Network Rail mulching at Poulton Station, Lancashire (Photo: John Bailie)
Network Rail mulching at Poulton Station, Lancashire (Photo: John Bailie)

Poor planting rates

Woodland creation rates in the UK are painfully low. According to Forestry Commission statistics, just 1100 hectares of new woodland were created in England last year. Things are slightly better in Scotland, but even across the UK as a whole the sum of activity amounted to around 7000 new hectares, a fraction of what is needed if we are to see the Government’s stated ambition of 15% woodland cover by 2060.

The woodland area along Network Rail’s tracks is significant in this context. To take the extreme case – which is unlikely to ever happen but serves well to illustrate the point – if all 13 million trees identified in Network Rail’s mapping exercise were felled, it would be the equivalent of the loss of at least 9000 hectares of woodland.

Under the Convention on Biological Diversity (CBD), the UK is signatory to a commitment to end deforestation. Network Rail, according to the Guardian, has no intention to replace the felled trees. It has statutory power to remove trees but no legal compulsion to replace them.

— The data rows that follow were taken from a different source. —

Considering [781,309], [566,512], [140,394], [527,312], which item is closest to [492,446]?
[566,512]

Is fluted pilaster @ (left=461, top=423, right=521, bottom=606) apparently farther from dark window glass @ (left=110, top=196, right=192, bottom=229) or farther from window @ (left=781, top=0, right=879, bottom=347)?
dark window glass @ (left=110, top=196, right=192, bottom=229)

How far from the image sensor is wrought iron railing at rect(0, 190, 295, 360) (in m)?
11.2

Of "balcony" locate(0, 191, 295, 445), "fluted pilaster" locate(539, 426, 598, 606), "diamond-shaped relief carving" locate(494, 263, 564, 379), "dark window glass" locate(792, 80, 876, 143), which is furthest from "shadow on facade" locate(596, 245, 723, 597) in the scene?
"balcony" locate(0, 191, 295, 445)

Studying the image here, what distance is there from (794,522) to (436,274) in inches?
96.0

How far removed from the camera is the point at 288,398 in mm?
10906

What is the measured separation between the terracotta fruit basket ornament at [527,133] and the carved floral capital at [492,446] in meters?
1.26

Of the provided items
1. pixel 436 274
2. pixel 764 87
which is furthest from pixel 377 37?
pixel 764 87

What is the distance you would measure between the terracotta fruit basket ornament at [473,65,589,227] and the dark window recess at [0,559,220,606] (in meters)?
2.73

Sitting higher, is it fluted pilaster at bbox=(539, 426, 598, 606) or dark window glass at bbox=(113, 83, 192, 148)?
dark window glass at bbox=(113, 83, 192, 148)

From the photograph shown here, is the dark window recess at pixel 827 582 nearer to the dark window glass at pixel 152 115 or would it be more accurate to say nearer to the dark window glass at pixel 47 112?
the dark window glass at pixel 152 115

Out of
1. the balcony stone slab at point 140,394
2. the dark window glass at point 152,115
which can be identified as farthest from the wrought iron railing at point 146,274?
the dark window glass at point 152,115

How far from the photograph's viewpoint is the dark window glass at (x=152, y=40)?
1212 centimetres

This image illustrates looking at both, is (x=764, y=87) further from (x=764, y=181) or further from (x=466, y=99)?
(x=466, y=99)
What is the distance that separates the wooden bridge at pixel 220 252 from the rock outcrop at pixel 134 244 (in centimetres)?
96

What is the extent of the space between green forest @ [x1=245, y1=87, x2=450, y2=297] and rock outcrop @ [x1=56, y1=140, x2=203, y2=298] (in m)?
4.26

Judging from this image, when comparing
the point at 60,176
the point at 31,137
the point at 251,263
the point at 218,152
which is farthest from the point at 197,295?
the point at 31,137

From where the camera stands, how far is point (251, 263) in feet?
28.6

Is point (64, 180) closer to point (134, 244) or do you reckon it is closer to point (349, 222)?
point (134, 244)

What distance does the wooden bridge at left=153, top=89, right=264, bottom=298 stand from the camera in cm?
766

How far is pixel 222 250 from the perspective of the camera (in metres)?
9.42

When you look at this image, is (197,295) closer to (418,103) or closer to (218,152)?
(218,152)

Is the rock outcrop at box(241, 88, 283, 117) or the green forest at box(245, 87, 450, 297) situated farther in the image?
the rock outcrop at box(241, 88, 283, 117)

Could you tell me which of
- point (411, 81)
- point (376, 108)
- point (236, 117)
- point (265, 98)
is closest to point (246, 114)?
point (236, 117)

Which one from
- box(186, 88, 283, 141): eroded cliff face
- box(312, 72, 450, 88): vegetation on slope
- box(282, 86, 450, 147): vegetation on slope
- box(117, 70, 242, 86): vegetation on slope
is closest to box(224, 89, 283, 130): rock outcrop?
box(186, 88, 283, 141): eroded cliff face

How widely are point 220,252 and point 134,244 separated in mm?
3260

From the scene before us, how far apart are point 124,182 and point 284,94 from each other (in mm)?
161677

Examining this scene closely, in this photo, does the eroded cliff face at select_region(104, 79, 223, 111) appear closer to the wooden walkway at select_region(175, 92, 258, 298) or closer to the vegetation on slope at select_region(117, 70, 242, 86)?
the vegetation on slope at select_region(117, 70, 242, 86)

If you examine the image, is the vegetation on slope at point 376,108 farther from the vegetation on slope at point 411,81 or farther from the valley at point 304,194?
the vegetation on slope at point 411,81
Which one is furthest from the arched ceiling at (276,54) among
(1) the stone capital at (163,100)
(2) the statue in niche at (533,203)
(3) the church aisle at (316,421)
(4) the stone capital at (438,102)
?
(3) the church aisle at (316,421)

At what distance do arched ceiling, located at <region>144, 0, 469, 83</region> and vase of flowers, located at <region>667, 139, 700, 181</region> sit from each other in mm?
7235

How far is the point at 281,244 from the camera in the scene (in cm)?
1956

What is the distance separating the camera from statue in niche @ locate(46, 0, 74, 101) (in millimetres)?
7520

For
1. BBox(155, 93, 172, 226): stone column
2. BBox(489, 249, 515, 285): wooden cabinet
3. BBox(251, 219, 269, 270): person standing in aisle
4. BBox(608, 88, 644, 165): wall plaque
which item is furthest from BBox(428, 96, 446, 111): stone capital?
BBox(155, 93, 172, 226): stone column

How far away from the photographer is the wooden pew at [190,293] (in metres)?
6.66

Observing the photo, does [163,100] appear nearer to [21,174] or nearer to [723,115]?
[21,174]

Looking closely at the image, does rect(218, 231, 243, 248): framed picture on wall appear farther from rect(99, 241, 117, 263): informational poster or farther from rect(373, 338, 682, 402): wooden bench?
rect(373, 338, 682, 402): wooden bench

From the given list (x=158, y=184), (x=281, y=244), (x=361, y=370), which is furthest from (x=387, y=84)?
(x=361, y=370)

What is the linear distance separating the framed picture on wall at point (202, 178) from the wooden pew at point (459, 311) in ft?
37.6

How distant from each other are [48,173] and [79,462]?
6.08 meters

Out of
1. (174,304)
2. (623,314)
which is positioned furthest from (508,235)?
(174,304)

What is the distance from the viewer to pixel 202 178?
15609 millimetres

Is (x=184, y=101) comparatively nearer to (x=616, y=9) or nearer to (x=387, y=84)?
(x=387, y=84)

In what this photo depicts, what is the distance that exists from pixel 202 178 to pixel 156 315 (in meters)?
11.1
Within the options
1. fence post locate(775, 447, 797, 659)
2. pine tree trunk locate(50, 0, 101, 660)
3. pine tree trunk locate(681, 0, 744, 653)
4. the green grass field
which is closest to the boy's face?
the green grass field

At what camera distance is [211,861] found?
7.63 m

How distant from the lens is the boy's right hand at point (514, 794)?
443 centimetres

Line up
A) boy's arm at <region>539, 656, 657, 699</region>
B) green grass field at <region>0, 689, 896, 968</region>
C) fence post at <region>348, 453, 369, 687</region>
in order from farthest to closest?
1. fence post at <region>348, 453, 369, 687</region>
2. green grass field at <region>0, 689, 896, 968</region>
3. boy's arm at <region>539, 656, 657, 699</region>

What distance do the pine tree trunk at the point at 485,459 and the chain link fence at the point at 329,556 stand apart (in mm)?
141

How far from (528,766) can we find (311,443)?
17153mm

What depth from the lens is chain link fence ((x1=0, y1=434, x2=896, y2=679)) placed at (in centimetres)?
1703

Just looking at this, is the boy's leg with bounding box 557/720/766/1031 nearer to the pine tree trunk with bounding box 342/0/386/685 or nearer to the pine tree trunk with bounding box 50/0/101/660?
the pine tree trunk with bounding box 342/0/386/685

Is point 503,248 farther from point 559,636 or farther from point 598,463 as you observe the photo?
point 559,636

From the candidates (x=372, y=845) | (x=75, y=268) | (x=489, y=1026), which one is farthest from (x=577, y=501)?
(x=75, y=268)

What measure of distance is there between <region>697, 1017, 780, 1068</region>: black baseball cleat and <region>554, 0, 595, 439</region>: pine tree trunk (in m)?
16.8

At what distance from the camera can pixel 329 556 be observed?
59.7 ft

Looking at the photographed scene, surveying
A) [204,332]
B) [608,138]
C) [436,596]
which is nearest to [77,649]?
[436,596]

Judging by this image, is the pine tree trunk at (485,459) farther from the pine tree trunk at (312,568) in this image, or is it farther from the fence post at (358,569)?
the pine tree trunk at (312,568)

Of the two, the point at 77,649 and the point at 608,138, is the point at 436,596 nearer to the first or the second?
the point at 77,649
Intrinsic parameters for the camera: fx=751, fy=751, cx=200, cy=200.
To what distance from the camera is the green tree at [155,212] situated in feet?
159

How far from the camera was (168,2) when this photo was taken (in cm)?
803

Unfortunately, that’s the law.

Recognising the value of the linear forest

But what about the CBD? Doesn’t the Government have a commitment to – at the very least – ensure that as much new woodland is created as is lost? When one of its own agencies is removing trees, shouldn’t another be replacing them? Should Network Rail not be required to do all they can to ensure a retain-and-management-first approach is taken, rather than focus activity on clearances?

The ecological value of these trees must not be ignored. Network Rail’s lineside trees might be an unintended consequence of nature, but they still form woods for wildlife. What’s more, their linear nature makes them a corridor for wildlife, connecting north to south and allowing species freedom to move in an otherwise hostile landscape.

As an alternative to the current lineside management technique of chemically killing tree stumps, one (cheaper) option would simply be to leave them. Some would undoubtedly form coppice stools, providing valuable scrubby habitat on, say, a fifteen year cycle of management. In the meantime of course, nothing would get large enough to cause health and safety issues.

Britain’s railway lines are a highly visible indication of the way we treat our wildlife. Network Rail has a massive opportunity to show how trees can be valued as an asset rather than treated as a costly, inconvenient overhead.

We plan to make these points to them.